• [Passage shown]
········

He maneuvered his black BMW down the steep canyon, looped along La Crescenta Avenue, and climbed the backside of the mountain until he reached the split-level brick and stucco house on Ayars Canyon Way. He parked out front, walked up to the tall entrance past two sago palms, and knocked on the door. He was now wearing a dark brown jacket with gray pants. Perhaps he had changed clothes on the way over. Or maybe his wife’s memory had played a trick, dressing him for the last time in white. A housekeeper led him into the dining room, where his 45-year-old sister, Dzovig Marjik, was standing. She was dressed in blue jeans and a long-sleeved brown sweater. Her hair was curly like his, as if she had just gotten out of the shower herself, and it was tinted an odd red. She asked him to take a seat at the dining table and poured him a glass of lemonade.

He chatted pleasantly with her for a half hour as he waited for their 76-year-old mother to come home from work. When Margrit Iskenderian walked in a little after 2 p.m., she was carrying a big box of food. She set it down on the kitchen table, put on her white slippers, and greeted his sister and then him. The housekeeper poured his mother a glass of lemonade and topped off his glass and the glass of his sister. Then she walked downstairs to her bedroom to let the three of them—mother, son, and daughter—talk.

········

(Dataset excerpt)
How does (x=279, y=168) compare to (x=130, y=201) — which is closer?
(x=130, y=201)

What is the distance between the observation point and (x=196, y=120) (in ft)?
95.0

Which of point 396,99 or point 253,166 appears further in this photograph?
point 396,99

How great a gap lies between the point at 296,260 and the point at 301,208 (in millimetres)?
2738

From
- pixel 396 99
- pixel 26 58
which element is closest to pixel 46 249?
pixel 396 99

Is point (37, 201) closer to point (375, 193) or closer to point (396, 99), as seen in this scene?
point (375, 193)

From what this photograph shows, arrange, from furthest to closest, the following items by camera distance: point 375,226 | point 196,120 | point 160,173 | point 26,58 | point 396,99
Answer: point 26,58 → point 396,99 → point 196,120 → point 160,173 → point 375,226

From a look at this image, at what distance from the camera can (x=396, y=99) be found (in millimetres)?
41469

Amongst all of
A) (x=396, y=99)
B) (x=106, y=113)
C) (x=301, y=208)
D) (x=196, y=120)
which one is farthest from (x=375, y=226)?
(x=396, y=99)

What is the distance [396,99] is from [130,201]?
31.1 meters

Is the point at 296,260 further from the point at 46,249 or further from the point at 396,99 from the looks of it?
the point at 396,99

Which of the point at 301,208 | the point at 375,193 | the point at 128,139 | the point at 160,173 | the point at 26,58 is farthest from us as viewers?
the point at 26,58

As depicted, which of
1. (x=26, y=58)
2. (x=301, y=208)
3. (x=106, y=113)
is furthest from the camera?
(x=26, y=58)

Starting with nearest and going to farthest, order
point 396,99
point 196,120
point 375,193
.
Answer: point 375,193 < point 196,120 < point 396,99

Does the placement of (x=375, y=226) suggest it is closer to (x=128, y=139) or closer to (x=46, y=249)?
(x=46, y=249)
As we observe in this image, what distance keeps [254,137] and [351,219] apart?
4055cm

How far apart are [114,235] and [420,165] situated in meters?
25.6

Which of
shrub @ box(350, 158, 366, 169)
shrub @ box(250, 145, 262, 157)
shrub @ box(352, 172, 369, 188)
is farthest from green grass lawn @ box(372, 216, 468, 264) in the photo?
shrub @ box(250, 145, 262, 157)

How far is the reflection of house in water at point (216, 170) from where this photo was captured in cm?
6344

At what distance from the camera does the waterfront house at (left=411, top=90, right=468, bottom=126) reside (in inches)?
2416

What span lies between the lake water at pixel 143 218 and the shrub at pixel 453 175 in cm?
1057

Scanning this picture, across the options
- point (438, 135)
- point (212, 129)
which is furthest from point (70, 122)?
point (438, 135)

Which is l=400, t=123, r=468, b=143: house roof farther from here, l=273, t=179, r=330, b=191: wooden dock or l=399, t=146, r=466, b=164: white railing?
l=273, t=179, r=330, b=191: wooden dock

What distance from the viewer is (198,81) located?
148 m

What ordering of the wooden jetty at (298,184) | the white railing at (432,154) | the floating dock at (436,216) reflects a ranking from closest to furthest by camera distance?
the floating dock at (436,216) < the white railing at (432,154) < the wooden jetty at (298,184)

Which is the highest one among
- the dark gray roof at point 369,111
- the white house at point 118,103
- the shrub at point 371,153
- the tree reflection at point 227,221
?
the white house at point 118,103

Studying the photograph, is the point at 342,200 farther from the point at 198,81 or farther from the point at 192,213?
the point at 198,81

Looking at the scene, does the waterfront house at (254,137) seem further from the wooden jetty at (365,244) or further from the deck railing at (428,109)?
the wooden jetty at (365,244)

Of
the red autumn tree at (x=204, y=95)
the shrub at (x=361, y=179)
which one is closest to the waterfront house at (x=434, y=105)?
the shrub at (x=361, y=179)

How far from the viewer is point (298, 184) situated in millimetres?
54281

········

• [Direction 1] From the passage about the visit to the house on Ayars Canyon Way, quote the text from "He maneuvered his" to "glass of lemonade.".
• [Direction 2] Continue the passage about the visit to the house on Ayars Canyon Way from the point where it stops.

• [Right answer 1]
He maneuvered his black BMW down the steep canyon, looped along La Crescenta Avenue, and climbed the backside of the mountain until he reached the split-level brick and stucco house on Ayars Canyon Way. He parked out front, walked up to the tall entrance past two sago palms, and knocked on the door. He was now wearing a dark brown jacket with gray pants. Perhaps he had changed clothes on the way over. Or maybe his wife’s memory had played a trick, dressing him for the last time in white. A housekeeper led him into the dining room, where his 45-year-old sister, Dzovig Marjik, was standing. She was dressed in blue jeans and a long-sleeved brown sweater. Her hair was curly like his, as if she had just gotten out of the shower herself, and it was tinted an odd red. She asked him to take a seat at the dining table and poured him a glass of lemonade.

• [Right answer 2]
His sister sat across from him, and his mother to his right. His voice was calm. Their voices were calm. He waited about five minutes, for the conversation to go from nothing to something, and then he reached for the gun in his waistband. He grabbed the handle, put his finger on the trigger, and extended his arm across the table and over the pitcher of lemonade. He fired once into his sister’s brain. The bullet knocked her off the chair, and she fell facedown on the granite floor. He turned to his mother. She was screaming and running toward the door. He chased her down about 15 feet short of it and stood in front of her. He raised the gun and waited long enough to hear her plead for her life. “Don’t shoot. Please,” she said in Armenian. “Please don’t shoot.” He fired once into her chest, and she staggered backward, falling flat and faceup on the floor. He stood over her, straddling her body. She looked up at him and raised her right hand. He fired a second bullet, a third bullet, a fourth, fifth, sixth, seventh, and eighth. Each one he aimed straight into her heart. She was wearing a beautiful silk top, the color of eggplant, but he couldn’t tell. She had died with her apron on.

As he looked around the room, he could see his 23-year-old nephew, Hagop, trembling halfway up the stairs. He didn’t say a word to the young man he had once regarded as his fifth son. He turned away and walked a dozen paces to the leather couch in the living room. Then he sat down, pointed the gun at his right temple, and fired one time.

ON AN EARLY WINTER AFTERNOON not long ago, five years after that day, the widow of Zankou Chicken sat in her little office in the back of the Pasadena restaurant and stared into her computer screen. Live images from each Zankou, the four her husband had built and the two she had opened since, popped up with a mouse click. Every car in the parking lot, every customer standing in line, every worker taking an order or turning a spit of meat, from Burbank to Anaheim, came under her gaze.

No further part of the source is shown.